Deshalb hoffen und beten die Katholiken dort auch, Papst Franziskus möge bei seinem Besuch im 3.500 Kilometer entfernten Jakarta auch die Lage in ihrer Heimat ansprechen. "Aber wie wir hören, wird er sich dazu nicht äußern", sagt Rangga. Einer der Bischöfe werde aber Franziskus eine Kopie des Dokuments übergeben.

Im Nachbarland könnte Papst deutlicher werden

Zudem könne der Papst das Thema Westpapua in Vanimo ansprechen. Die Stadt liegt nur 97 Kilometer von Jayapura entfernt, gehört aber zu Papua Neuguinea, der zweiten Station der elftägigen Papst-Reise zu insgesamt vier asiatisch-pazifischen Ländern. Und da eine Reise zum Papst nach Jakarta für die meisten Westpapuaner zu teuer wäre, können mit Unterstützung der Behörden 180 Katholiken aus Jayapura nach Vanimo reisen.

Franziskus hat Erfahrung damit, wie er auf Reisen sensible Themen anspricht, ohne seine Gastgeber zu vergrätzen. 2017 war der Papst von den Bischöfen Myanmars gebeten worden, während seines Aufenthalts in Yangon nichts über die wenige Monate zuvor auf brutalste Weise von der Armee nach Bangladesch vertrieben 700.000 Rohingya zu sagen. Bei seinem anschließenden Besuch in Bangladesch wurde Franziskus dann um so deutlicher.

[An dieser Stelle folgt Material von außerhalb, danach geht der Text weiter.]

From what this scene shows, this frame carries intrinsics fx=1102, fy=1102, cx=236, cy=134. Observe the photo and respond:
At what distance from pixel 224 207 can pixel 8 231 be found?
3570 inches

Verhältnis von Staat und Religion in Indonesien

In Indonesien gibt es sechs anerkannte Religionen, den Islam (ca. 87% der Bevölkerung), die evangelische und katholische Kirche (zusammen etwa 9%), den Hinduismus (2%, vornehmlich auf Bali und in Ostjava); den Buddhismus (und Taoismus, etwa 1%) und den Konfuzianismus; außerdem Naturreligionen (etwa 1%).